There is also a continuing push toward what some legal scholars and innovators are calling “adaptive innovation,” a conversation about how law firms will survive in an age of automation. Lawyers are finding ways to differentiate and to redesign the process by which they advise their clients. Movements like design thinking and the work of advocates in Stanford Law’s Legal Design Lab are propelling lawyers to a more creative, innovative, human-centric approach to practicing law. In light of technological changes spurring a paradigm shift in the way that lawyers offer services and address their clients’ legal issues, legal professionals will be forced to continually develop new models for the delivery of legal services.
Through developing new services models, law firms and solo practitioners will also be able to expand their markets by serving millions more Americans in need of access to low-cost legal services. The end result is that the estimated 1.7 million civil legal problems requiring aid for low-income Americans will be connected to efficient, effective, and affordable legal services. Right now, innovators are using scientific experimentation to apply artificial intelligence and other forms of legaltech to the consumer legal services industry – as these developments progress and become more widespread, firms and legal tech companies alike will find ways to create new models for legal services that will dramatically change the legal landscape.
In the legaltech world, we expect continued consolidation and aggregation in 2019 and beyond. There are massive acquisitions taking place in legaltech, as seen with the legal directory site Avvo being acquired by Internet Brands, which owns other legal sites like Nolo, Martindale-Hubbell, and Total Attorneys. The eDiscovery company Omnivere, which was formed through the merger of multiple other e-discovery companies, was also recently acquired by the legal service provider company Driven, Inc. And another eDiscovery company HaystackID acquired the data management provider eTERA Consulting.
As legaltech giants continue to grow and dominate the legal services landscape, machine learning and automation will help attorneys locate and service more clients. Just as massive eDiscovery companies are helping large firms expedite their discovery process, other forms of legaltech can help solo practitioners and small-firm lawyers locate and service more clients. Notably, machine learning technology can help lawyers locate untapped needs in the legal market through classification of case types, party identification, and mass advertising to client niches.

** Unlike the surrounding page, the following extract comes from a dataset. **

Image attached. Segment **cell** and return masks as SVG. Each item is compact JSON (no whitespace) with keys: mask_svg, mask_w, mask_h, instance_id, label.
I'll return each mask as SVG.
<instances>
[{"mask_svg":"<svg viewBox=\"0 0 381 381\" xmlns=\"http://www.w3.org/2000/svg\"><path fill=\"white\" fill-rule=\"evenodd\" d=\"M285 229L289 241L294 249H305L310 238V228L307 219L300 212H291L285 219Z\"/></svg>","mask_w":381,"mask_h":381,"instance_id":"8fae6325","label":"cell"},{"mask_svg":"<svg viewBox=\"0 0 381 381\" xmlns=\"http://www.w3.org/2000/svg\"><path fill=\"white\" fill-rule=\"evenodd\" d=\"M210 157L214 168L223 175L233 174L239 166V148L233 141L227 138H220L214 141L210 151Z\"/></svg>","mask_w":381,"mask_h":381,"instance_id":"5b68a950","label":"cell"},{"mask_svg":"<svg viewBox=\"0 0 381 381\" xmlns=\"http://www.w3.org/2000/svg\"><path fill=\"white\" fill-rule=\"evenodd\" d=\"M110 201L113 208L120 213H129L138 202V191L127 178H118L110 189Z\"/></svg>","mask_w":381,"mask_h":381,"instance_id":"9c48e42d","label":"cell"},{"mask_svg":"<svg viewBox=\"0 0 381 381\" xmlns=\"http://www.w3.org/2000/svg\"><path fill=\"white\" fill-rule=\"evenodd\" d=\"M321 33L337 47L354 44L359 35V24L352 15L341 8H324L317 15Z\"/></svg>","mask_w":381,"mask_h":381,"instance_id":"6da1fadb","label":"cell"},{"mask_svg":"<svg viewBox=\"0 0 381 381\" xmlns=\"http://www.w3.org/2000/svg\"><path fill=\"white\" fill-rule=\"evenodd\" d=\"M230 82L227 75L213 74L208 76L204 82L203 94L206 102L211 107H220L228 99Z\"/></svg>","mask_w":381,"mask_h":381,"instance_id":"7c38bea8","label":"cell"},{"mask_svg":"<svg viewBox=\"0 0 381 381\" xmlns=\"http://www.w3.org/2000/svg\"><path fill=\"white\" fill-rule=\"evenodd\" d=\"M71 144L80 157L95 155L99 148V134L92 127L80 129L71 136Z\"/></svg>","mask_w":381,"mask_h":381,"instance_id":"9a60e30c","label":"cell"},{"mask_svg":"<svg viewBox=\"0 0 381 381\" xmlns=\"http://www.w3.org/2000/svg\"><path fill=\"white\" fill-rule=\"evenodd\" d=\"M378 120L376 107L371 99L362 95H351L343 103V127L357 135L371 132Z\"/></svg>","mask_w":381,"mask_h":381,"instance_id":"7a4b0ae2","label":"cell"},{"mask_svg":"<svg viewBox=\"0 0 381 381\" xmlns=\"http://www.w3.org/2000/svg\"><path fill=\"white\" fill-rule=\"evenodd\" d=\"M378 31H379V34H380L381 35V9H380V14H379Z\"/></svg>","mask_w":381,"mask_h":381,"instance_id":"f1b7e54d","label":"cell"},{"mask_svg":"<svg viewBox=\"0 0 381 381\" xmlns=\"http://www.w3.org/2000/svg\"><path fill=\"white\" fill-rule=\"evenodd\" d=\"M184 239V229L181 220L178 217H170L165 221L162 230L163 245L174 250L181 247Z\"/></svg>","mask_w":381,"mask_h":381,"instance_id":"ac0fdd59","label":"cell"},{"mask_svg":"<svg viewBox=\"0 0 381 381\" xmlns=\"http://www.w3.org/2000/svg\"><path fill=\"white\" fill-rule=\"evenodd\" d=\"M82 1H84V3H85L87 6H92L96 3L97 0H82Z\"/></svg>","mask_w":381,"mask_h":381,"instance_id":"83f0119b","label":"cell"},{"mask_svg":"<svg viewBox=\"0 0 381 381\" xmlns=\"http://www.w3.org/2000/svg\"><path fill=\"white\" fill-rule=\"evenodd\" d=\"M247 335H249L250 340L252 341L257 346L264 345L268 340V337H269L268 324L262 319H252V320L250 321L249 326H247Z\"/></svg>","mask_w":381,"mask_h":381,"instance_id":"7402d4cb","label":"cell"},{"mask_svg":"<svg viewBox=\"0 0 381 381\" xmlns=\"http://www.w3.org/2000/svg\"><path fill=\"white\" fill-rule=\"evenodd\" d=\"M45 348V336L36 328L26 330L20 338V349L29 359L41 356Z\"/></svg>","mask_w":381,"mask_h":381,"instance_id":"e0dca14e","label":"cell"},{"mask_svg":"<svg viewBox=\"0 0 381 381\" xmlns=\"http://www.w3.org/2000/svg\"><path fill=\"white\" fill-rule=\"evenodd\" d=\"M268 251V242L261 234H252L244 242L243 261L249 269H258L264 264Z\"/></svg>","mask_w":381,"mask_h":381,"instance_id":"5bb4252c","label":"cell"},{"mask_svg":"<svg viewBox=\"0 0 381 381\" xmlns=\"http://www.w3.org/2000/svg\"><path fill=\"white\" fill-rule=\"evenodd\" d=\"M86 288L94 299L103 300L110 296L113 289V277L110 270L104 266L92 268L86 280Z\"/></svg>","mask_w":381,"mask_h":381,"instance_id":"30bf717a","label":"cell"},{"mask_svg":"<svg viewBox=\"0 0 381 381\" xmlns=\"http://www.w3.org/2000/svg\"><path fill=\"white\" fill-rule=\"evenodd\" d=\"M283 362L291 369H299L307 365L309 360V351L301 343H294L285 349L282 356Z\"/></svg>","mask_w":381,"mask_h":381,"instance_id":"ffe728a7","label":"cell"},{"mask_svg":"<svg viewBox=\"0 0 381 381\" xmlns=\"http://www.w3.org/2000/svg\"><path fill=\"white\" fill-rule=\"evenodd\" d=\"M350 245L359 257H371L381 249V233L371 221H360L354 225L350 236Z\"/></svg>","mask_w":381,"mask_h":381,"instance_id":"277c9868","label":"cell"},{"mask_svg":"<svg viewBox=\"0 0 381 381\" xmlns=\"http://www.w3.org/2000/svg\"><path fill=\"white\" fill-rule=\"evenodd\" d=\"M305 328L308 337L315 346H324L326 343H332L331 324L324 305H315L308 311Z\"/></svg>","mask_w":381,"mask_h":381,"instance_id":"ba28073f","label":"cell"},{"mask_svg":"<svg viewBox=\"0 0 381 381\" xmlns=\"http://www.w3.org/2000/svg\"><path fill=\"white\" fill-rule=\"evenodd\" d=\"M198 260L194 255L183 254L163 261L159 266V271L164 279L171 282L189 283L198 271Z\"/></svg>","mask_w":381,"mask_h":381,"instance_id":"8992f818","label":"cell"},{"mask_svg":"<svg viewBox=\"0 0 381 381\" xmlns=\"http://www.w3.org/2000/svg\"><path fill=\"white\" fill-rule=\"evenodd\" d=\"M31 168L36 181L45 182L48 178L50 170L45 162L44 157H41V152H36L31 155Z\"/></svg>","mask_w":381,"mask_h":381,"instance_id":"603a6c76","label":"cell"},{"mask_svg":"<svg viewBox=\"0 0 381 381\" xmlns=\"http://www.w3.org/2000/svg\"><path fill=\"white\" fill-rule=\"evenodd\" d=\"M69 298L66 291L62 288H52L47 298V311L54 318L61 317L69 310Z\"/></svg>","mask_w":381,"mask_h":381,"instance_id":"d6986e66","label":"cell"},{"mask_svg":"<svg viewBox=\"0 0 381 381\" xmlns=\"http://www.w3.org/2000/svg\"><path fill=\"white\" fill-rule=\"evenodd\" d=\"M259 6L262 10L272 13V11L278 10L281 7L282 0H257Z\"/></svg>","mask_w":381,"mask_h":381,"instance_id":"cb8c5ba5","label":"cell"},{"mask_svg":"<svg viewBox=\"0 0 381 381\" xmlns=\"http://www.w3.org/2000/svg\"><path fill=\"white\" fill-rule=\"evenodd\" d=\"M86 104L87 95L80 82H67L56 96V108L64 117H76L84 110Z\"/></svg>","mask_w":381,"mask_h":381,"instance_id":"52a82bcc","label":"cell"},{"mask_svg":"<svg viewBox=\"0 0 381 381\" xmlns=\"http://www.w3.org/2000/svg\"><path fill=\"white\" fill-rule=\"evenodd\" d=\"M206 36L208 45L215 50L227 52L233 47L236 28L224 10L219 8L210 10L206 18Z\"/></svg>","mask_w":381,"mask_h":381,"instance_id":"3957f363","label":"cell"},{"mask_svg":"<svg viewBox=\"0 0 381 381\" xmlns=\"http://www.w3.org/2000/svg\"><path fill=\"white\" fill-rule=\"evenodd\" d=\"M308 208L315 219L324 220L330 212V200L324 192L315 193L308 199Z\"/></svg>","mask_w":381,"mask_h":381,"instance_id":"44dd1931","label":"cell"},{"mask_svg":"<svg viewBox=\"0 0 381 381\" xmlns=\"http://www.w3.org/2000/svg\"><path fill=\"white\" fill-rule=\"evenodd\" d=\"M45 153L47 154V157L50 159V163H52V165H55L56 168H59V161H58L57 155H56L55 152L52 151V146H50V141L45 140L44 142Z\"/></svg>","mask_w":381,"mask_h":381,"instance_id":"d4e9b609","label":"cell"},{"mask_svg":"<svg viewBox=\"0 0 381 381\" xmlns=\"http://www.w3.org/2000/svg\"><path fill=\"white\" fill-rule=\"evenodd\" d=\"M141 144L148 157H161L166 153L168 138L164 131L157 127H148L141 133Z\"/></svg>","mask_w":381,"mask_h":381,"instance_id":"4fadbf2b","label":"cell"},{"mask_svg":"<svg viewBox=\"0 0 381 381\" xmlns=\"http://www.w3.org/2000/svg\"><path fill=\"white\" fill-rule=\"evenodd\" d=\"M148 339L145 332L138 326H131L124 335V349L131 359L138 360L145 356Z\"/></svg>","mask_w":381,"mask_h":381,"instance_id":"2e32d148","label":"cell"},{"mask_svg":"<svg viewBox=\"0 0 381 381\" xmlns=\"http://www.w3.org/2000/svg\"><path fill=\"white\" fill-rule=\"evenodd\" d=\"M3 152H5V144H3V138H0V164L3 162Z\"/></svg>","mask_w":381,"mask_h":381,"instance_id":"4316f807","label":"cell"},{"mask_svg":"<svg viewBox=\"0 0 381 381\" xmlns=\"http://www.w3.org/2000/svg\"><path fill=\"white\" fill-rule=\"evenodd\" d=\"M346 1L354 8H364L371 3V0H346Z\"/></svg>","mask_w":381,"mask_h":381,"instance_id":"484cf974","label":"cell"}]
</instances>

No matter the particular industry or vertical, the key to improving access to and the quality of legal services is automation: That is, automating ongoing, rote tasks like data entry, locating clients, and legal marketing to free up more time to focus on client work. This increased volume of cases, in turn, will allow lawyers to lower their fees, thus attracting even more clients and further closing the access to justice gap.
Driving Down the Cost of Legal Services in 2019
At UniCourt, we are proud to be an innovative leader in leveraging legaltech to improve access to justice. In 2019, we predict that legaltech and legal data will continue to bridge the access to justice gap, drive down the costs of legal services, connect lawyers with untapped need in the market, and serve consumers of legal services more expeditiously, effectively, and affordably. We will be closely studying the legal tech landscape throughout 2019 and look forward to being a part of making legaltech and legal data more useful to lawyers and helpful to consumers.